STATED EXERCISE 1:
Can you extract the rows starting at the line that contains "At what distance does" and ending with the last row, reproducing those lines unchanged?

TEXT PROVIDED:
━━━━━━━━━━━━━━━━━━━━

How dynamic content can cause problems:
- Individuals who process information slowly, or have challenges processing information may find it confusing or disorienting if parts of the site changes. Some dynamic content can interrupt user focus.
- Many assistive technologies access web sites via a copy of the HTML created on load time. A possible problem occurs when the original content dynamically changes - somehow those changes need to get communicated to the copy used by the assistive technology. To help communicate changes, ARIA markup is used.
- Give accessible controls to the user to control movement and presentation of changing content.
- Use alternative methods of presenting content. For example, instead of a content carousel, consider using divided content sections to display the same information.
Use Root Font Relative Sizing in CSS
In CSS sizing and positioning content and containers can be done in many ways such as using px, em, or rem. We suggest using rem units for CSS (and your CSS and themes should use it too).
Rem units is defined as: "Relative to font-size of the root element". This way you can specify a root font size of 16px, and by using rem units everywhere else, any changes to the root font size will scale your site accordingly.
Why use rem units?
Using rem units makes it possible for users to easily transformations and customization of your site to suit their personal needs. For example, if someone requires larger text because they want better legibility, all they need to do is change the root font size and everything resizes to fit automatically.
This article "Font sizing with rem" on Snook.ca explains why this is a good idea and how it can be done. There have been some counter-arguments to not use rem units recently (like this article "R.I.P. REM, Viva CSS Reference Pixel!"), but because we believe in user agency and personalization, we recommend using root-relative units.
For what it's worth, major CSS frameworks (i.e. Bootstrap, and Zurb Foundation) are using root relative units as it's proven to be the most robust way of sizing and positioning HTML.
Content Robustness and Access Personalization
Using root font relative sizing is one step toward the larger goal of more flexible, malleable, and robust web content. With the wide variety of devices, computers, and ways of accessing internet served content (i.e. via a browser, a mobile app, short message feeds etc.), the content you have should withstand different presentation modes and transformations.
Multiple Modalities and Formats
A good strategy for ensuring the content you create today is accessible in the future is to have your content stored and presented in alternative modalities and formats. For example, images or video can be accompanied by a caption or text transcript. This allows users with limited bandwidth or older devices access to your content even without the visuals. The text transcript also allows access for users with low or limited vision, and is more malleable for personalization (such as contrast modes, and different text presentation).
All-You-Can-Access Content Buffet
By providing your content in multiple formats and modalities, your users can choose how best to access and digest your content. Often by providing multiple modes of access, your content is more easily understood and retained. Care should be taken not to "overload" information. One strategy could be to provide ways to reveal additional content on-demand (such as a "Show Transcript" feature), this way the primary mode of access is presented initially and the secondary modes are accessed as needed.
Content Lost to Flash
The shift away from Flash as a rich web content format has resulted in valuable legacy content that is no longer accessible. A lesson learned from this scenario is to safe guard content by not relying on a single platform or format.
Web Standards are a Baseline
Many jurisdictions that have accessibility regulations for online content require WCAG 2.0 AA compliance (Also visit Government accessibility standards and WCAG-2 on PowerMapper) .

━━━━━━━━━━━━━━━━━━━━

STATED EXERCISE 2:
How would the web accessibility text go on? Write its continuation, picking up after its final sentence.

Excerpt from a dataset:
━━━━━━━━━━━━━━━━━━━━

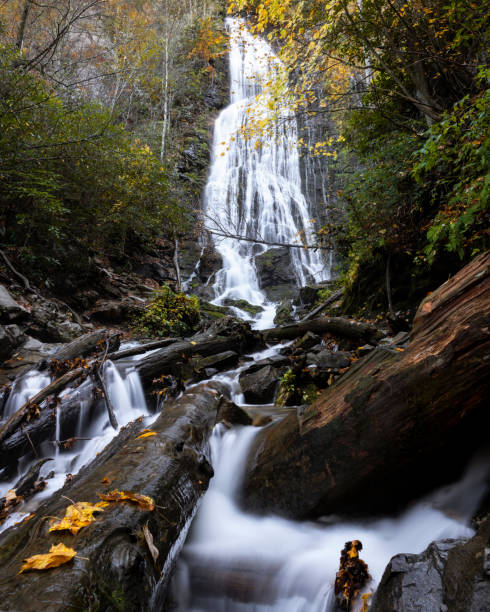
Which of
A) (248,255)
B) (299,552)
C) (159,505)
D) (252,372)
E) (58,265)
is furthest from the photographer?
(248,255)

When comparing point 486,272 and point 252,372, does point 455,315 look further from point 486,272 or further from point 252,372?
point 252,372

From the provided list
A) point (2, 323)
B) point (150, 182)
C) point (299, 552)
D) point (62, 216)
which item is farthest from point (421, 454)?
point (150, 182)

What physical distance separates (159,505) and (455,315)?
7.38 feet

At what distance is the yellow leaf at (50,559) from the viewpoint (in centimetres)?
129

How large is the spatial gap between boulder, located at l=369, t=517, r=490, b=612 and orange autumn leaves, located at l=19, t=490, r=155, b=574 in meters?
1.31

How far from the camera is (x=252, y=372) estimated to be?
5789mm

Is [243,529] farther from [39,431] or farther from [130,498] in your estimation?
[39,431]

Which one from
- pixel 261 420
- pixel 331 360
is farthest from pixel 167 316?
pixel 261 420

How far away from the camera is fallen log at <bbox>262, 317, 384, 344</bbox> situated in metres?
5.19

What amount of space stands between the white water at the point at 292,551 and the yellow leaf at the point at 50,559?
3.58ft

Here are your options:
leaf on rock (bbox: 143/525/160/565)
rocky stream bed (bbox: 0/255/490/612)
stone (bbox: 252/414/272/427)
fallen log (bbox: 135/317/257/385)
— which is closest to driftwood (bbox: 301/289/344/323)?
fallen log (bbox: 135/317/257/385)

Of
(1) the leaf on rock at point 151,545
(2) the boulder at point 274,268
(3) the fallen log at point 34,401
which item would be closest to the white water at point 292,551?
(1) the leaf on rock at point 151,545

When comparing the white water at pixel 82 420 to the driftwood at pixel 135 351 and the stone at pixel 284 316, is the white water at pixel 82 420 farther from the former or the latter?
the stone at pixel 284 316

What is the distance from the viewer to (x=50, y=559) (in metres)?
1.32
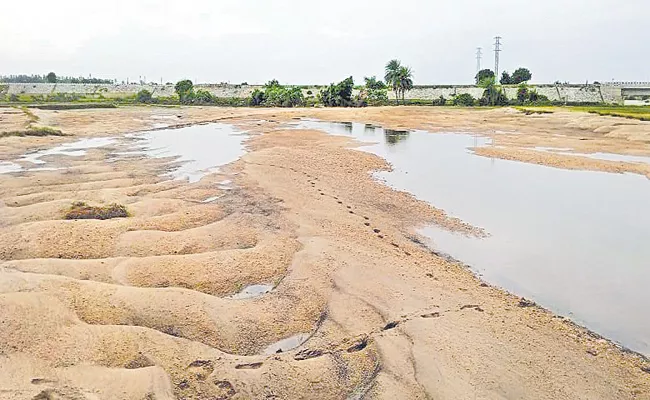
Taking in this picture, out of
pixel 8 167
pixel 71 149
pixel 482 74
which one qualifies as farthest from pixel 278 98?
pixel 8 167

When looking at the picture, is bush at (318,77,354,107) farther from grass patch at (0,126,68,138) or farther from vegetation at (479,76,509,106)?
grass patch at (0,126,68,138)

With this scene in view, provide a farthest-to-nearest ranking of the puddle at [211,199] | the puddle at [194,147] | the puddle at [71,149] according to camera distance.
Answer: the puddle at [71,149]
the puddle at [194,147]
the puddle at [211,199]

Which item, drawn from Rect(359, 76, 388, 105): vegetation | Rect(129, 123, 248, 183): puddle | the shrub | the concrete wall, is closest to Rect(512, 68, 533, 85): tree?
the concrete wall

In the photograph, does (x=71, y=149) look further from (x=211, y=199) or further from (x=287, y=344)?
(x=287, y=344)

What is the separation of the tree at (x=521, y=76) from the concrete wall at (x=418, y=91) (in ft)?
48.4

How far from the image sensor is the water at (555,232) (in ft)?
36.8

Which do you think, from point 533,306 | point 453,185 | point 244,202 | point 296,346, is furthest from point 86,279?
point 453,185

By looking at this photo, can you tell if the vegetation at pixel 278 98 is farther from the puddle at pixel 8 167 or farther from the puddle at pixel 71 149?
the puddle at pixel 8 167

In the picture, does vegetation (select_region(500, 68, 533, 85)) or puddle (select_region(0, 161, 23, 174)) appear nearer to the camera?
puddle (select_region(0, 161, 23, 174))

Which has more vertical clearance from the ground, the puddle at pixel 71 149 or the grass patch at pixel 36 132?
the grass patch at pixel 36 132

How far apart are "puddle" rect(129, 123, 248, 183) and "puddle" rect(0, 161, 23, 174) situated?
6.54 m

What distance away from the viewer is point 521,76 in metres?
120

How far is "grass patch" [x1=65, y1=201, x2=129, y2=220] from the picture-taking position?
15.0m

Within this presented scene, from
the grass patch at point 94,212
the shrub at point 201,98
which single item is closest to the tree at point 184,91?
the shrub at point 201,98
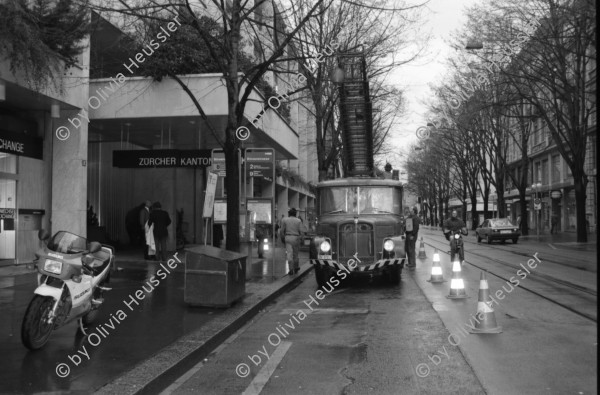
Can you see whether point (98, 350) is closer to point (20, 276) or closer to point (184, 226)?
point (20, 276)

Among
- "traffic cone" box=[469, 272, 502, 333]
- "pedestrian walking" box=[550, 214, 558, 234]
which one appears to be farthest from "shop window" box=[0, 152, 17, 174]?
"pedestrian walking" box=[550, 214, 558, 234]

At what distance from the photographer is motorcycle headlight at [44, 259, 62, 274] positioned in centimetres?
624

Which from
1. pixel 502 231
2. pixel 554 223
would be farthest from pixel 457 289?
pixel 554 223

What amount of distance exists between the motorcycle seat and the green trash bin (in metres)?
1.62

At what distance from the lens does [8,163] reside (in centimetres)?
1403

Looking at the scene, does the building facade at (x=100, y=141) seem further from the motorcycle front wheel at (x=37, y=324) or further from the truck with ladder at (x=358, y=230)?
the motorcycle front wheel at (x=37, y=324)

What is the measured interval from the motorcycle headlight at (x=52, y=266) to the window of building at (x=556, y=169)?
45.5 m

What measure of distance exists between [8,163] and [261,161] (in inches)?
251

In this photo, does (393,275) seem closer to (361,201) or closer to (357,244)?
(357,244)

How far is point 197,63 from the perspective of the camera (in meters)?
16.9

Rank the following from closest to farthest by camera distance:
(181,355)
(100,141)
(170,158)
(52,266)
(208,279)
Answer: (181,355)
(52,266)
(208,279)
(170,158)
(100,141)

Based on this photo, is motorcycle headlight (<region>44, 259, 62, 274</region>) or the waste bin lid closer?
motorcycle headlight (<region>44, 259, 62, 274</region>)

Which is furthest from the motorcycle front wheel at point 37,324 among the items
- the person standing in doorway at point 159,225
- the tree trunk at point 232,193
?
→ the person standing in doorway at point 159,225

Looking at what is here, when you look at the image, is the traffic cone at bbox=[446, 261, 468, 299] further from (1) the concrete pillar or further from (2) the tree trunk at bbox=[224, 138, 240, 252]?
(1) the concrete pillar
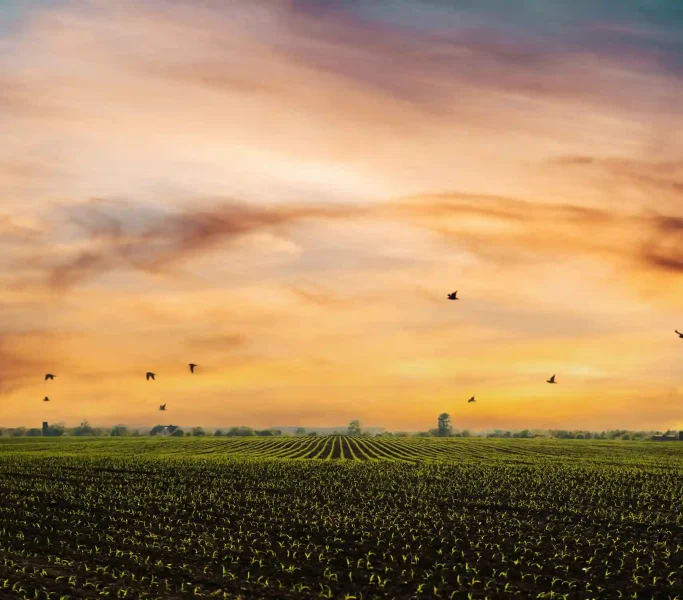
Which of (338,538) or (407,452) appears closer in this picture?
(338,538)

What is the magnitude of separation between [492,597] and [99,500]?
24.5 meters

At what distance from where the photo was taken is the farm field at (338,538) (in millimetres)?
20031

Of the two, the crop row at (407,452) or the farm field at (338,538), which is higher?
the farm field at (338,538)

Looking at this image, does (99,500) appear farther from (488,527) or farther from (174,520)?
(488,527)

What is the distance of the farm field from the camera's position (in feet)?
65.7

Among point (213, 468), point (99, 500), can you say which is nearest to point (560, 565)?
point (99, 500)

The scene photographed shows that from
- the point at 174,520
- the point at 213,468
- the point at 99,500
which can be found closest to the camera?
the point at 174,520

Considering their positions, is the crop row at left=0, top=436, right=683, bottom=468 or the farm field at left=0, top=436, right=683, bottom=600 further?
the crop row at left=0, top=436, right=683, bottom=468

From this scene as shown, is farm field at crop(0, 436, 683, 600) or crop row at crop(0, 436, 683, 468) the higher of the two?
farm field at crop(0, 436, 683, 600)

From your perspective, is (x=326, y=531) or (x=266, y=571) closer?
(x=266, y=571)

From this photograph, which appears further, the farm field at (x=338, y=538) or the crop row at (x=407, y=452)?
the crop row at (x=407, y=452)

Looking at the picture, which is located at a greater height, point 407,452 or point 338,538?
point 338,538

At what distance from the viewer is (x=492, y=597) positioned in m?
19.0

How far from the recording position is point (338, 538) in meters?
25.5
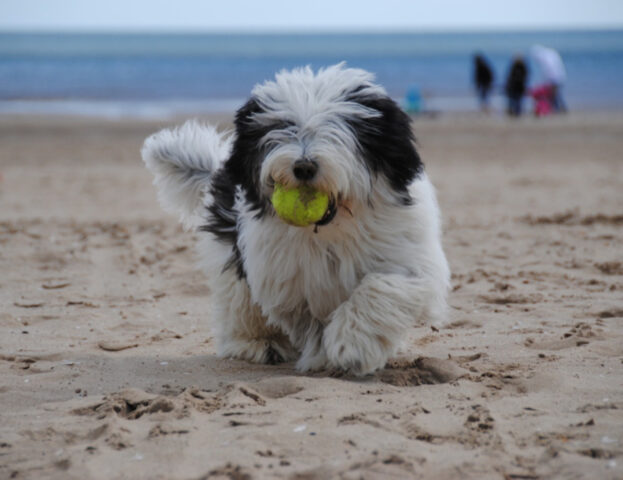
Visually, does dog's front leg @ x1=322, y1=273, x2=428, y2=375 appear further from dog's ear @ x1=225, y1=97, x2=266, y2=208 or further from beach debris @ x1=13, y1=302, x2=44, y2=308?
beach debris @ x1=13, y1=302, x2=44, y2=308

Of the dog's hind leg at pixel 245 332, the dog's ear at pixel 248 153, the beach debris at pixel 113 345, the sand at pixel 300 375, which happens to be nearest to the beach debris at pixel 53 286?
the sand at pixel 300 375

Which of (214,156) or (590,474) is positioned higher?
(214,156)

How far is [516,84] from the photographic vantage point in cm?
2119

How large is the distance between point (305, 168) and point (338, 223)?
1.27 ft

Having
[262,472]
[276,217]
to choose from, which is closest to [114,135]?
[276,217]

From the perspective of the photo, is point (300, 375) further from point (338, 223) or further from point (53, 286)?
point (53, 286)

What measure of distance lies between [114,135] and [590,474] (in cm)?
1671

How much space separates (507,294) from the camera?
5434 millimetres

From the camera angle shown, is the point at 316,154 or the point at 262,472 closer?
the point at 262,472

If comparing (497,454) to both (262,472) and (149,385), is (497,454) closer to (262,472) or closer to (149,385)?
(262,472)

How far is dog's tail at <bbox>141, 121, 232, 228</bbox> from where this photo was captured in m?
5.09

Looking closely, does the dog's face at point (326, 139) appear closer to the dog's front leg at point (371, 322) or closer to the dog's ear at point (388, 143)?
the dog's ear at point (388, 143)

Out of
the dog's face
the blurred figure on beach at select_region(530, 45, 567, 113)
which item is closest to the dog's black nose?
the dog's face

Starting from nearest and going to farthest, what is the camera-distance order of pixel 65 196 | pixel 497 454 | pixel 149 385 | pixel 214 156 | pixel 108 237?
1. pixel 497 454
2. pixel 149 385
3. pixel 214 156
4. pixel 108 237
5. pixel 65 196
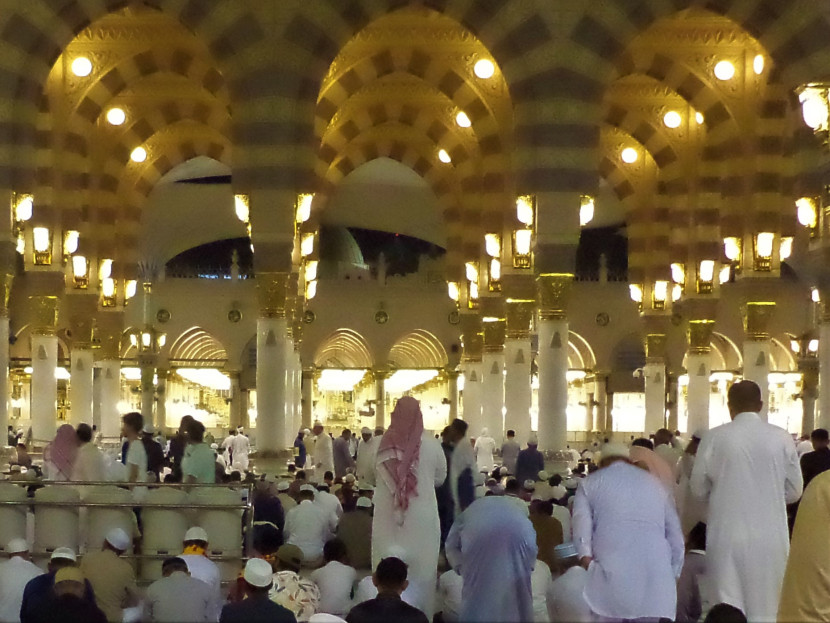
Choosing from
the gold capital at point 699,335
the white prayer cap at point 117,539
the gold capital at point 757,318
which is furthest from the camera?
the gold capital at point 699,335

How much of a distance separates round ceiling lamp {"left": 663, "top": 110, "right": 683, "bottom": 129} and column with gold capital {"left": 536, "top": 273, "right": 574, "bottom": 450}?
578 centimetres

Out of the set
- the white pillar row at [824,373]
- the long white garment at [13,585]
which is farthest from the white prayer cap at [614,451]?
the white pillar row at [824,373]

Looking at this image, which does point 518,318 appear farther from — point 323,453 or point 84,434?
point 84,434

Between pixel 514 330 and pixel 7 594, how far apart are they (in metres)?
11.3

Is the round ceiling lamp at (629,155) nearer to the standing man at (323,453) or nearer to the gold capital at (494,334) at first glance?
the gold capital at (494,334)

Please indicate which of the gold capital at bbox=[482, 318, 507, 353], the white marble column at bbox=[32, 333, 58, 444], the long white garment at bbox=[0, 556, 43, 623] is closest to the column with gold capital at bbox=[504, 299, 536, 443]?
the gold capital at bbox=[482, 318, 507, 353]

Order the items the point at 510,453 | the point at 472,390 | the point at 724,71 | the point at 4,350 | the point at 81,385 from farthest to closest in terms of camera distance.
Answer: the point at 472,390 < the point at 81,385 < the point at 724,71 < the point at 510,453 < the point at 4,350

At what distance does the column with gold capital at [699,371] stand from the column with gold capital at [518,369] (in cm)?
230

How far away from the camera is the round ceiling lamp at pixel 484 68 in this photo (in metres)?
16.3

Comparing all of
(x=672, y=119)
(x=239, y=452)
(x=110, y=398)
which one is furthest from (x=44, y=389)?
(x=672, y=119)

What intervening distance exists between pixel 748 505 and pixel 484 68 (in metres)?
12.1

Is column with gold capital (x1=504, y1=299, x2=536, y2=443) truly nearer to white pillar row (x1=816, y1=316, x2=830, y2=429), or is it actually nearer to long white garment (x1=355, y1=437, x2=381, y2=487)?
long white garment (x1=355, y1=437, x2=381, y2=487)

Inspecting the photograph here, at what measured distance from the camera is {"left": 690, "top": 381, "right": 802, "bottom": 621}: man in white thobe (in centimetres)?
488

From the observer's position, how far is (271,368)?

━━━━━━━━━━━━━━━━━━━━

WRITTEN REPLY 1:
At what distance does the column with gold capital at [699,371] stand from the column with gold capital at [518,369] (in cm)?
230

How far away from the camera is the round ceiling lamp at pixel 484 68 in this photo (in metres)?
16.3

Comparing all of
(x=672, y=119)
(x=239, y=452)
(x=110, y=398)
which one is furthest from (x=44, y=389)?
(x=672, y=119)

What intervening distance exists between pixel 748 505 and pixel 484 68 (in metres)?
12.1

Is column with gold capital (x1=504, y1=299, x2=536, y2=443) truly nearer to white pillar row (x1=816, y1=316, x2=830, y2=429), or is it actually nearer to long white garment (x1=355, y1=437, x2=381, y2=487)?
long white garment (x1=355, y1=437, x2=381, y2=487)

Inspecting the photograph here, at what measured distance from the camera is {"left": 690, "top": 381, "right": 802, "bottom": 621}: man in white thobe (in centimetres)?
488

From the observer's position, how far is (271,368)?

WRITTEN REPLY 2:
We often get caught up on WCAG 2.0 AA compliance and we lose sight of the bigger picture. A website may satisfy WCAG 2.0 AA criteria, but it does not necessarily mean that the website gives an enjoyable or usable experience, or that the website is inclusive, or takes into consideration conditions outside of the specification.
WCAG is baseline web accessibility, and is not the end of the journey for inclusion. For example WCAG does not cover many learner or cognitive differences.
Traffic laws do not teach a person to be a (good) driver. Similarly, WCAG compliance does not mean a website is inclusive or even usable by all persons.
Multiple Pathways for Access
Often in web development and design, we create content in the same way we would access it and making the assumption that everyone else will do the same. However, this is rarely the case as each individual has their own strategies for accessing, parsing, and consuming information.
Content on the web should have multiple paths that lead to it. This enhances discoverability and accommodates multiple strategies of access.
For example, a textbook may be accessed different ways even though it is the same material. One reader may choose to refer to the table of contents, another may prefer to skim the pages looking at diagrams and images, while yet another may jump to the index looking for a particular topic.
- a blog can have a search function, and a monthly archive.
- an online textbook can have a table of contents, index, and a search function.
- an online quiz can use a breadcrumb, next and previous links, and a summary at the end.
The navigation strategy should be cohesive and predictable so that users can easily get to where they need to every time they visit your site.
This same principle of multiple pathways can be applied to actual content itself. By providing your content in multiple formats and modalities, you can enhance comprehension, retention, and learning.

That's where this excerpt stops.